Author’s note: the rest of the post applies predominantly to processing raw, numerical data, especially time series data. Indeed, while this may be relevant for computer vision or NLP problems, it is likely less interesting at the level of the raw data.
I find the archetypes by which we work with data fascinating. When we work with data, we see it nearly exclusively in tabular format our in some form of a graph. We engage only one sense (sight), or perhaps taste or hearing in the rare cases we are dealing with a food or audio dataset. On the other hand, when we want to draw conclusions from our data, we try to explain it, quite often, as a story. In many ways, this makes sense: data science is about understanding, and frequently, we are trying to understanding the passage of time, or other context that can be well represented by stories.
However, when we work take data from any arbitrary context and represent it either as a story, or at most, in three visual dimensions, we not only lose nuance of our data, we also can fall into a trap. At an underlying level, we frequently assume that the data can fall into an archetype that we can ration about well. Even if we can make the data reflect an archetype, however, we may be drawing the wrong conclusions. I call this archetypal overfitting.
Archetypal overfitting is when we focus, consciously or subconsciously, on fitting the data into a pre-established archetype, often during our initial data analysis. Indeed, if we accept the premise that we data scientists may often search to match an archetype with our data, we find that the search space for potential archetypes is smaller than expected. Take for a moment, two-dimensional scatterplots, and let’s sample a few common archetypes:
- Random noise;
- Multiple, evenly-weighted and distributed clusters;
- Single main cluster, with several smaller peripheral clusters;
- Logistic curve;
The list goes on and across a few different types of graphs to be sure, but by my estimates, this list would totals only ~100 different archetypes for two-dimensional visualizations. Combine this with the seven core archetypes for stories as defined by my classical English literature courses (they work surprisingly well even for customer journeys), and we end up with, at the very most, 2^7 archetypes for our data. This is shockingly small—and even if we include a few other common visualization approaches (3D, etc.), we still end up not crossing 2^8.
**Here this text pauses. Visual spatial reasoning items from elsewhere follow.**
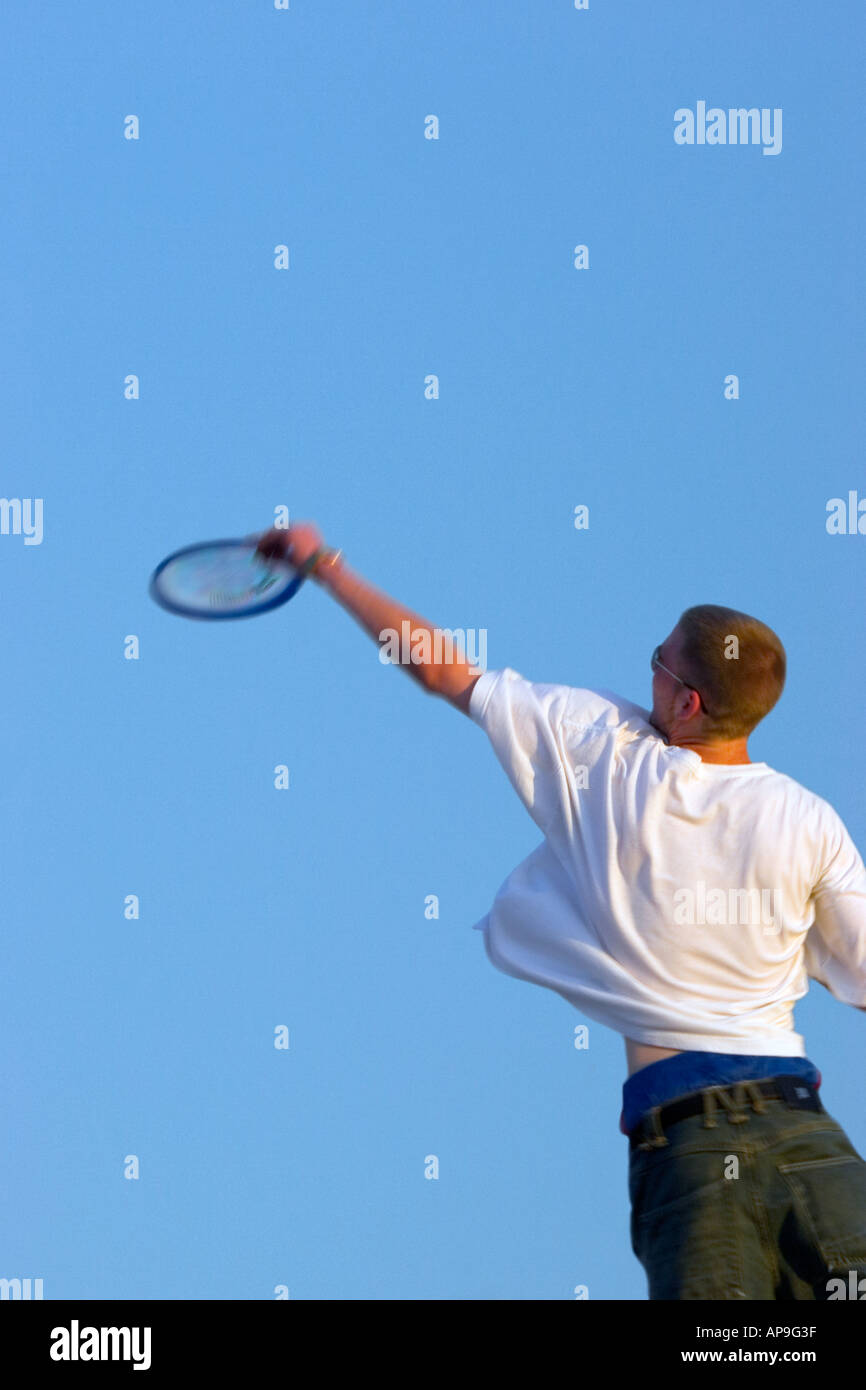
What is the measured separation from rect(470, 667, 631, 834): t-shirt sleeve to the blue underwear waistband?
2.04ft

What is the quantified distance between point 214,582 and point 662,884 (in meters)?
2.09

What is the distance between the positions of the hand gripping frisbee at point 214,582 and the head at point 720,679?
1.51 m

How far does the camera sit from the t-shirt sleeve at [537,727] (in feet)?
13.8

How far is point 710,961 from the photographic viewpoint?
401 cm

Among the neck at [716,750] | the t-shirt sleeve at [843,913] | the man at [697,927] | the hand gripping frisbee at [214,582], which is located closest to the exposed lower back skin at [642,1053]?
the man at [697,927]

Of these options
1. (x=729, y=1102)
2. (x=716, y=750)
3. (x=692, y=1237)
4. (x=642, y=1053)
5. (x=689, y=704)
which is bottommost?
(x=692, y=1237)

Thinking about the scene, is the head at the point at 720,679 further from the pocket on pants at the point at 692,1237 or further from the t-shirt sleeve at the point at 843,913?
the pocket on pants at the point at 692,1237

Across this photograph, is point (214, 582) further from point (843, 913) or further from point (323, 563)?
point (843, 913)

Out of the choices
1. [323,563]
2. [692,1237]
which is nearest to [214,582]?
[323,563]

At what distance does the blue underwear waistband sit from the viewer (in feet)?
13.0

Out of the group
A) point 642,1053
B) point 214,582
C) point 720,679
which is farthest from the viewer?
point 214,582

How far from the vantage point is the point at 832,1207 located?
3820mm

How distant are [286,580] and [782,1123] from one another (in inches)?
86.2
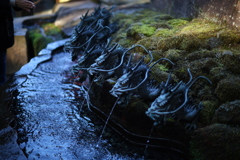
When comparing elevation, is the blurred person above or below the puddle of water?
above

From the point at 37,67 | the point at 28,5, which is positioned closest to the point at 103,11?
the point at 37,67

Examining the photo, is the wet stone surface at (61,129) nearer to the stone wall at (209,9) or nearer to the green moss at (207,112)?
the green moss at (207,112)

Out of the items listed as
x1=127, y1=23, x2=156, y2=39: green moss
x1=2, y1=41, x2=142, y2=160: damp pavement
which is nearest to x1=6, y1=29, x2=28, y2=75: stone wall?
x1=2, y1=41, x2=142, y2=160: damp pavement

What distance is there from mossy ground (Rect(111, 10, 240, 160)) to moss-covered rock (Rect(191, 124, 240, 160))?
12mm

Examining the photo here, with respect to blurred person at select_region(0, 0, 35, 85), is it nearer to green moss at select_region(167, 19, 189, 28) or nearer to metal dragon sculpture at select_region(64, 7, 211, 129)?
metal dragon sculpture at select_region(64, 7, 211, 129)

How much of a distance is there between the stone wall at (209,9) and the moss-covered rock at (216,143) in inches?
135

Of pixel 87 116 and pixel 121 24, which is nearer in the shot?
pixel 87 116

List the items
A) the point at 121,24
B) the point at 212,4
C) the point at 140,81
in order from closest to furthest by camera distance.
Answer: the point at 140,81 < the point at 212,4 < the point at 121,24

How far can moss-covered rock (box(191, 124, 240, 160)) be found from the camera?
3465mm

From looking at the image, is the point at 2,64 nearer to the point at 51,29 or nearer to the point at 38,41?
the point at 38,41

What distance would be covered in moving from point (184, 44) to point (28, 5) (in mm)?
3266

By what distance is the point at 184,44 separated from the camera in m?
6.02

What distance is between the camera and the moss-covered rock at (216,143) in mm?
3465

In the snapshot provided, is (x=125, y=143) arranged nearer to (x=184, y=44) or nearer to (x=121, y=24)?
(x=184, y=44)
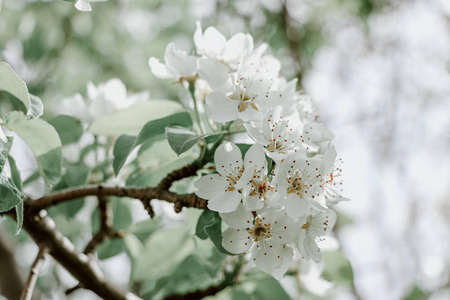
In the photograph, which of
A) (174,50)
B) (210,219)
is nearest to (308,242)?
(210,219)

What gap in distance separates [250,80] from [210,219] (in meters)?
0.26

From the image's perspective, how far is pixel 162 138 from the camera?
97 cm

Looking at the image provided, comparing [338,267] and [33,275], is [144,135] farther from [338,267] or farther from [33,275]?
[338,267]

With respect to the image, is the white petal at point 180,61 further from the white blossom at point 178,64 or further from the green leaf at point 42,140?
the green leaf at point 42,140

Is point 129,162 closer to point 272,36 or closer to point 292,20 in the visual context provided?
point 272,36

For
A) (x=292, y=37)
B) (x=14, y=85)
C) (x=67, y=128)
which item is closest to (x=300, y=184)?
(x=14, y=85)

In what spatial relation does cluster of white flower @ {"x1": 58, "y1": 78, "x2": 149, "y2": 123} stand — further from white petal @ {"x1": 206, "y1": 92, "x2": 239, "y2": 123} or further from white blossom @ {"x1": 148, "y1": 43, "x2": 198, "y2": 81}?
white petal @ {"x1": 206, "y1": 92, "x2": 239, "y2": 123}

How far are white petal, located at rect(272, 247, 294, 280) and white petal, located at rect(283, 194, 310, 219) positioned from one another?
105mm

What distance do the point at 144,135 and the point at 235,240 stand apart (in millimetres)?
242

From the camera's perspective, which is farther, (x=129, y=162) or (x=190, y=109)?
(x=129, y=162)

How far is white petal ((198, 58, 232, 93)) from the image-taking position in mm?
914

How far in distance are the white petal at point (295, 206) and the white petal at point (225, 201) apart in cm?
8

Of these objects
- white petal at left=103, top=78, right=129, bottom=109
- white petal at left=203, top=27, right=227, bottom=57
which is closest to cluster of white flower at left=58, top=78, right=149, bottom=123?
white petal at left=103, top=78, right=129, bottom=109

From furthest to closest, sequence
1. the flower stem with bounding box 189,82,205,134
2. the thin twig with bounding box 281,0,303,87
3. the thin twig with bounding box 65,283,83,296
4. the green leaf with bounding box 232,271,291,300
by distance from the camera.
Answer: the thin twig with bounding box 281,0,303,87 < the green leaf with bounding box 232,271,291,300 < the thin twig with bounding box 65,283,83,296 < the flower stem with bounding box 189,82,205,134
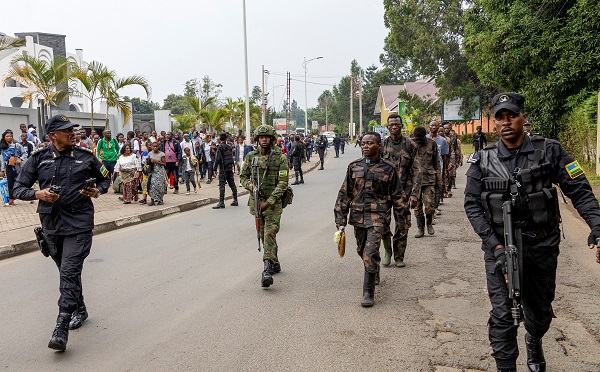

This dearth of archetypes impacts every step of the data science process: from what we capture, to how we perform an exploratory data analysis, to our metric development, modeling, and of course, visualization. Indeed, by limiting ourself to these archetypes, we may create less good results, as we be ignoring or manipulating parts of the data to hide its natural qualities, hence the overfitting component of archetypal overfitting. But, we aren’t without reasons to do it. By harnessing these archetypes, we’re able to simplify the modeling and learning process, to the point that most data scientists can take a look at a visualized relationship and apply a reasonable first guess of a model based on the archetype. In fact, I’m not suggesting that we get rid of our data archetypes. Instead, my recommendation is that we broaden the archetypes to better handle more than three dimensions, and to give us a far wider range than we have previously been using.
So how do we do that? We add mediums of viewing our data, especially at the critical phase of our EDAs.
Take one example: music. We can listen to our data, and it is a context that we already have natural archetypes built in. This domain is already beginning to be explored, and it’s one I’m actively diving into more and more (although, the state of the tooling is still quite limited). For one great example of this, check out Mary Hogan and Flavio Esposito’s paper Music Defined Networking. It’s well worth a read.
Why is music in particular so good? Well, it spans a greater range of dimensions than visualizations can. You can easily have several different instruments or sounds in harmony. It brings existing archetypes, but a quite broad range, which means that it generally imposes less structure. So too, does music bring less requirements regarding outliers. Indeed, while visualizing outliers can be difficult on a scatterplot, music handles these well (so long as they’re in an audible spectrum). A few outliers can be good for the music as disharmony can be pleasant as long as it is resolved. However, if the outliers dominate the dataset, well, just as that would pose trouble in modeling, so too is piano keyboard mashing unpleasant on our ears.
Other mediums are harder to incorporate in our process: we don’t yet have computers that can generate tastes or smells, nor is it usually cost effective to 3D print our data into patterns that we can manipulate by touch. But, with time, these may become available, and as they do, I’m looking forward to seeing data in ever new contexts, and drawing new conclusions that our archetypes might have caused us to previously overlook.